A Ordem dos Advogados do Brasil (OAB) anunciou que ingressará no Supremo Tribunal Federal (STF) com uma Ação Direta de Inconstitucionalidade (ADI) contra a chamada PEC do Calote dos Precatórios. A decisão foi confirmada na noite desta terça-feira (2) pelo presidente nacional da entidade, Beto Simonetti, em nota oficial.
Segundo Simonetti, a medida é necessária para preservar a autoridade da Justiça e impedir que dívidas reconhecidas judicialmente sejam desrespeitadas pelo próprio Estado.
“A OAB vai ao Supremo porque essa PEC viola frontalmente a Constituição, compromete a autoridade do Poder Judiciário e institucionaliza o inadimplemento do Estado com seus próprios cidadãos”, afirmou o dirigente.
A proposta aprovada no Senado suspende por tempo indeterminado os pagamentos integrais de precatórios pela União, estados e municípios, permitindo que bilhões de reais em dívidas judiciais sejam represados e acumulados para os próximos anos.
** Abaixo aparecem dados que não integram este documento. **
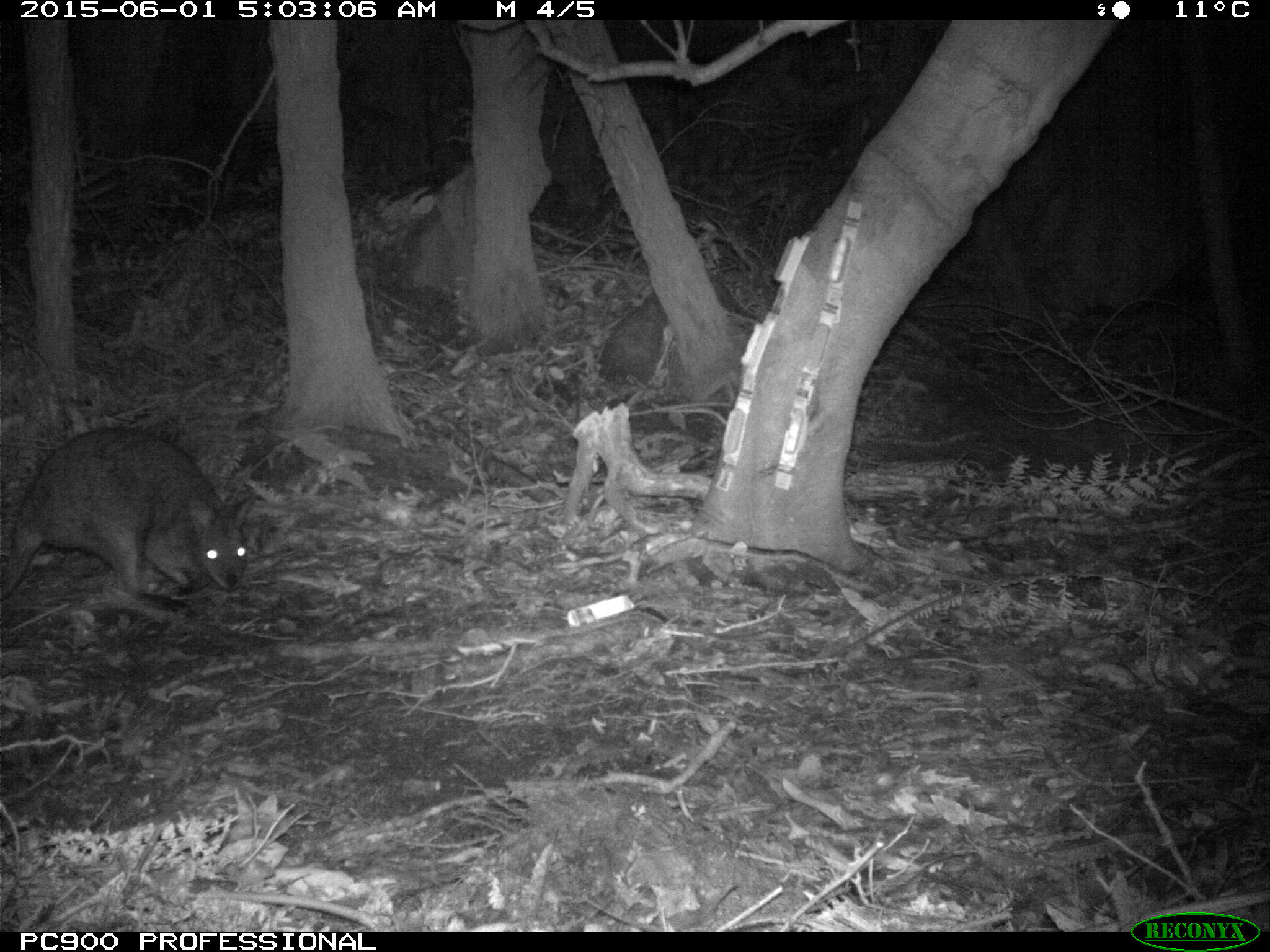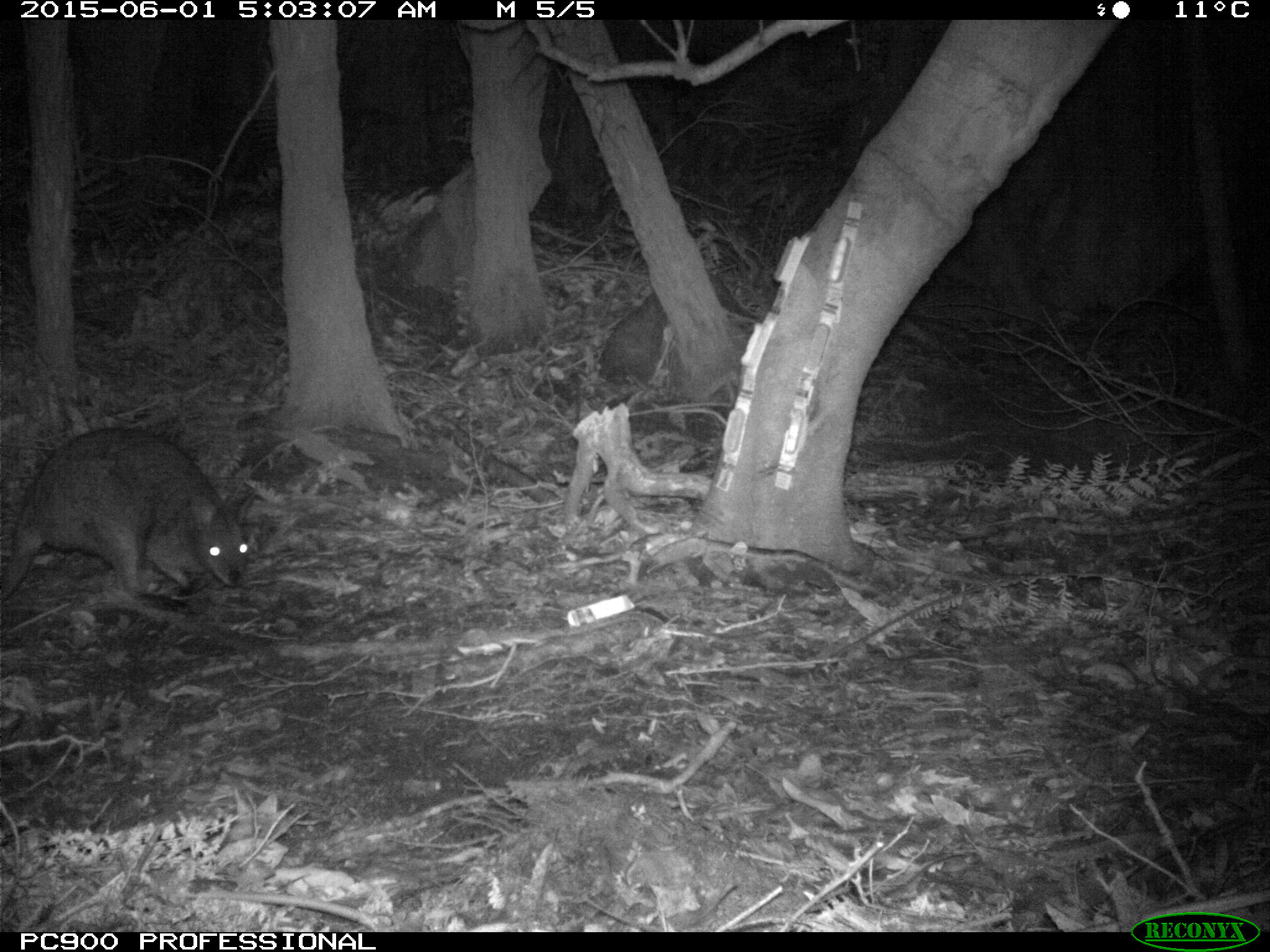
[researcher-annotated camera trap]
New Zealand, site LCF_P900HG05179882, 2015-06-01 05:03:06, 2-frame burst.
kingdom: Animalia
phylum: Chordata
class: Mammalia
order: Diprotodontia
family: Macropodidae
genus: Notamacropus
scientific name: Notamacropus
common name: wallaby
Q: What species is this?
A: Wallaby (Notamacropus).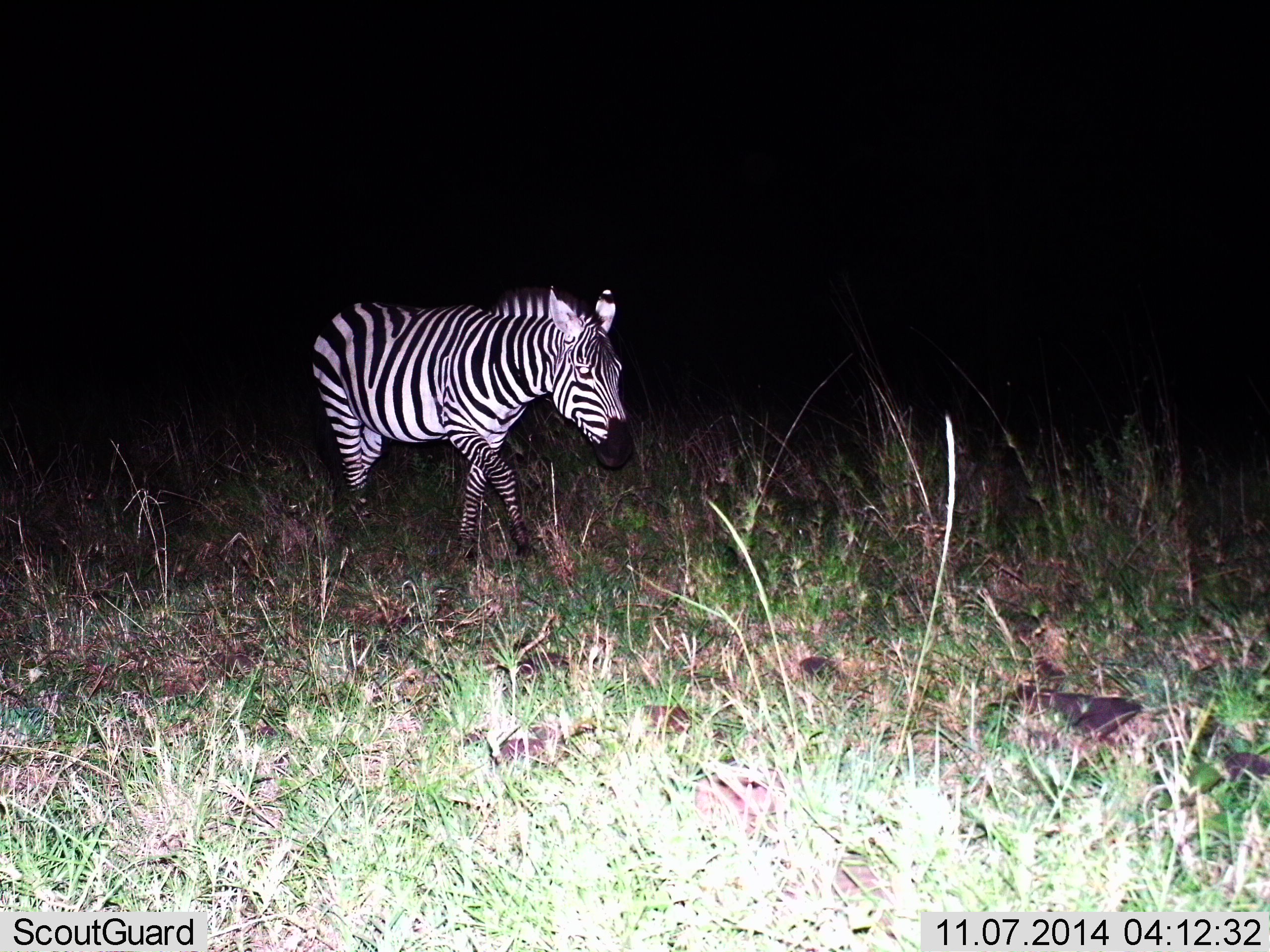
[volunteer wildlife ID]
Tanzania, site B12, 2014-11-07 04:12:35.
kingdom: Animalia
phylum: Chordata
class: Mammalia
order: Perissodactyla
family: Equidae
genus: Equus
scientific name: Equus quagga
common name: plains zebra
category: zebra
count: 1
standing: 30%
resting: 0%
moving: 70%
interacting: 0%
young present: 0%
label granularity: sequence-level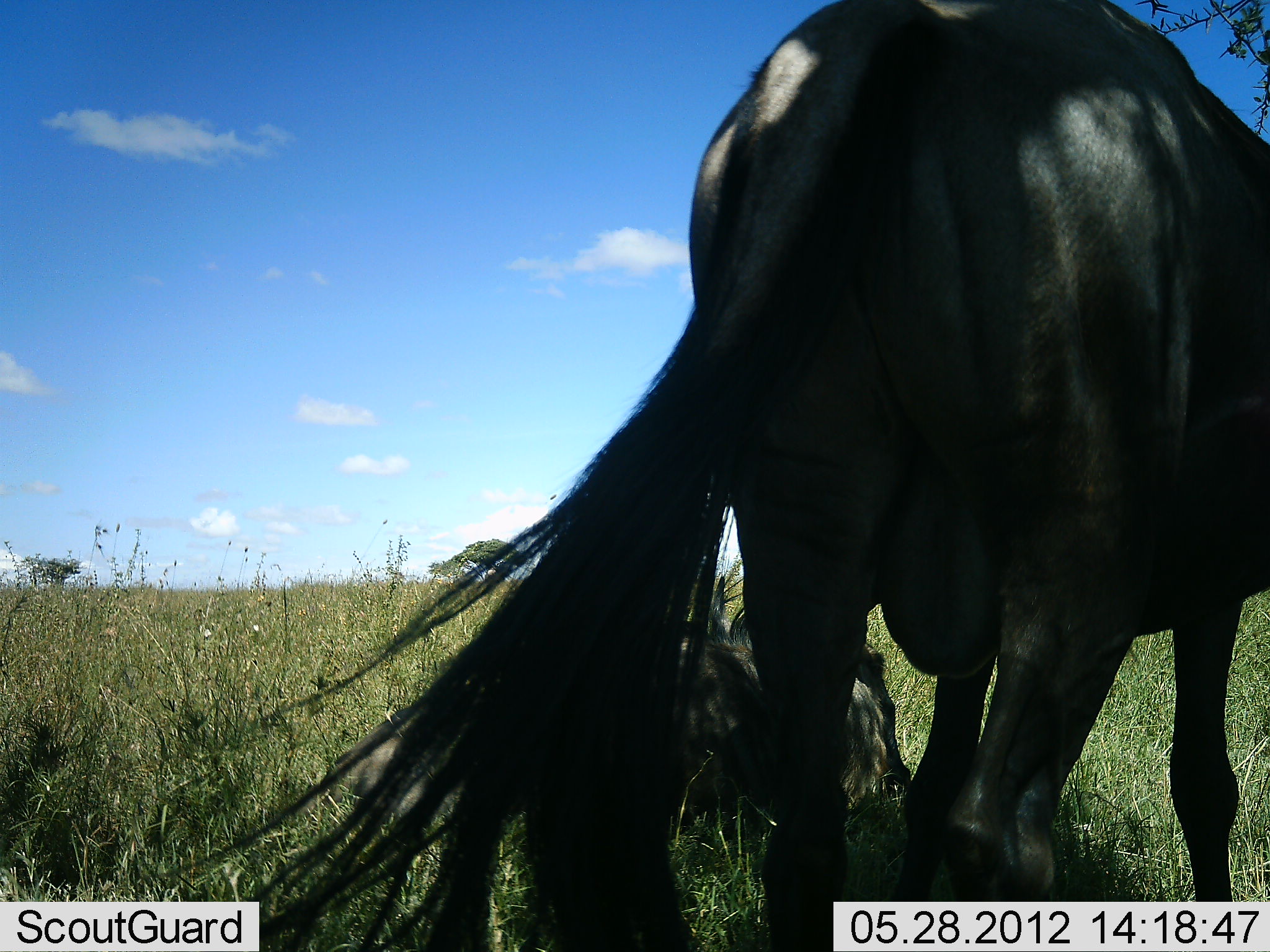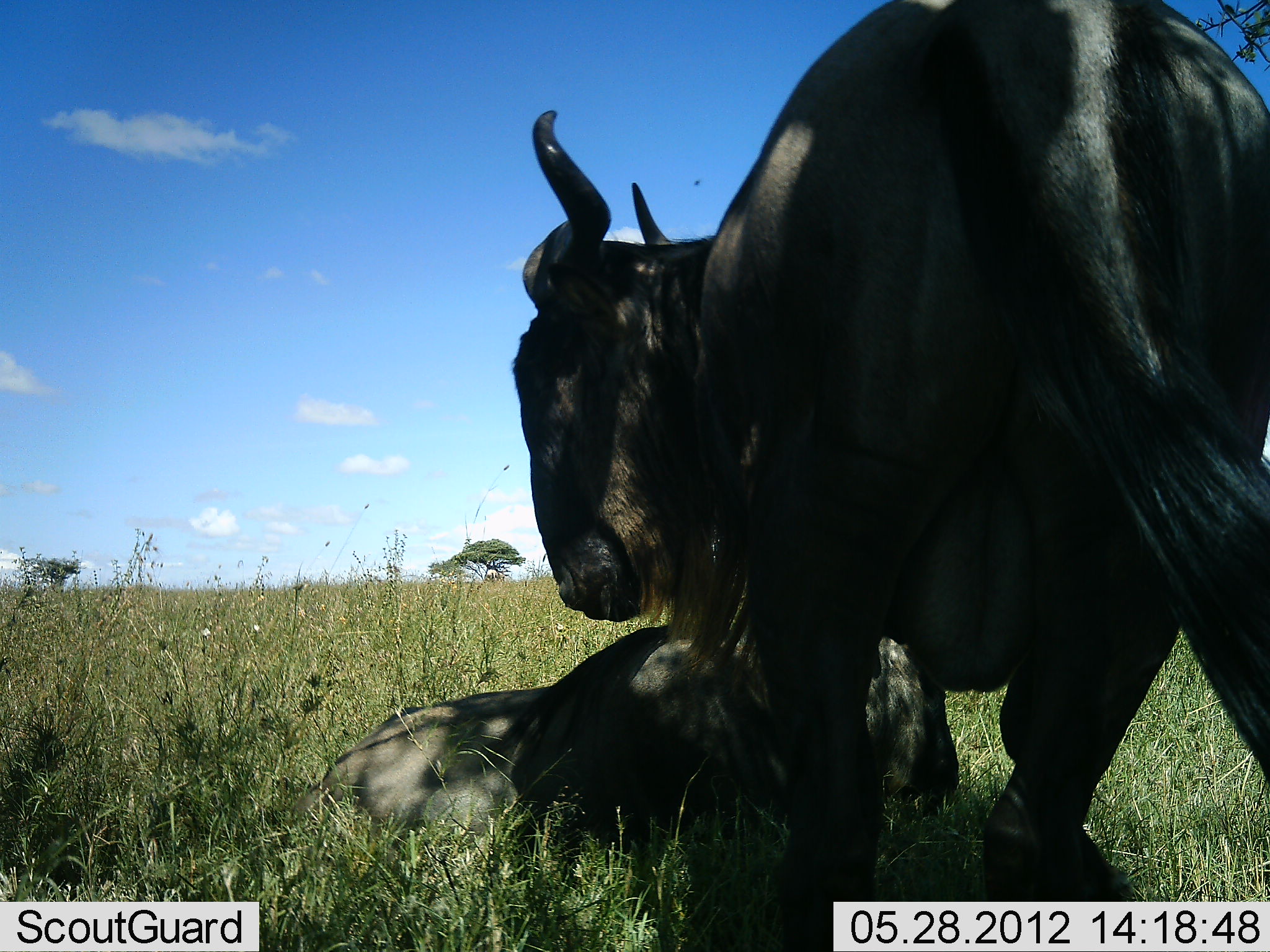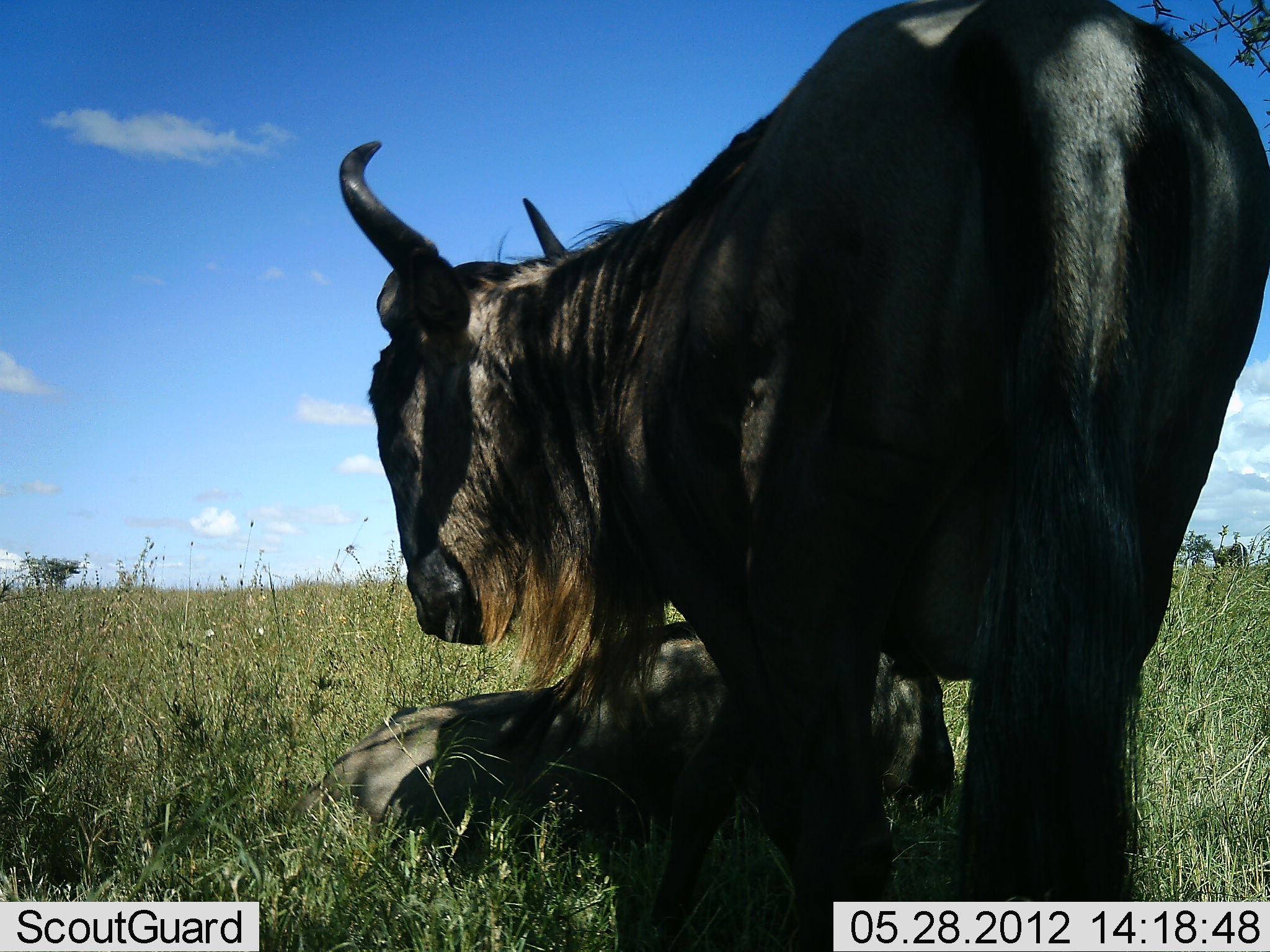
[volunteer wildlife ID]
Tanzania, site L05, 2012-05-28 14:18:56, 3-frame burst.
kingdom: Animalia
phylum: Chordata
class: Mammalia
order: Artiodactyla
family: Bovidae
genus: Connochaetes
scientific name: Connochaetes taurinus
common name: blue wildebeest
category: wildebeest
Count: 2.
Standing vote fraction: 60%.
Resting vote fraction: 100%.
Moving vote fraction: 30%.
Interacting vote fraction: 10%.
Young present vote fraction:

As estimativas indicam que, apenas em 2026, cerca de R$ 90 bilhões deixarão de ser pagos, ampliando o estoque de débitos para mais de R$ 250 bilhões.
INSEGURANÇA JURÍDICA
Para a OAB, esse represamento gera insegurança jurídica e atinge diretamente cidadãos que aguardam há anos por indenizações reconhecidas pela Justiça, muitos deles em situação de vulnerabilidade.
Além disso, alerta a entidade, a PEC fere o princípio da separação dos Poderes ao limitar o cumprimento de decisões judiciais definitivas.
BRECHA PARA MAIS GASTOS
O debate sobre o tema também envolve a meta fiscal. Até 2026, o governo poderá descontar parte das despesas com precatórios no cálculo do resultado primário, o que ajuda a construir um cenário de superávit. Mas, a partir de 2027, esse mecanismo deixará de valer.
Técnicos da equipe econômica já admitem que, sem a regra, as contas públicas correm risco de colapso diante do acúmulo bilionário.
A ADI da OAB será protocolada assim que a PEC for promulgada, possivelmente já na próxima semana, colocando o Supremo novamente no centro da disputa entre responsabilidade fiscal e respeito às decisões judiciais.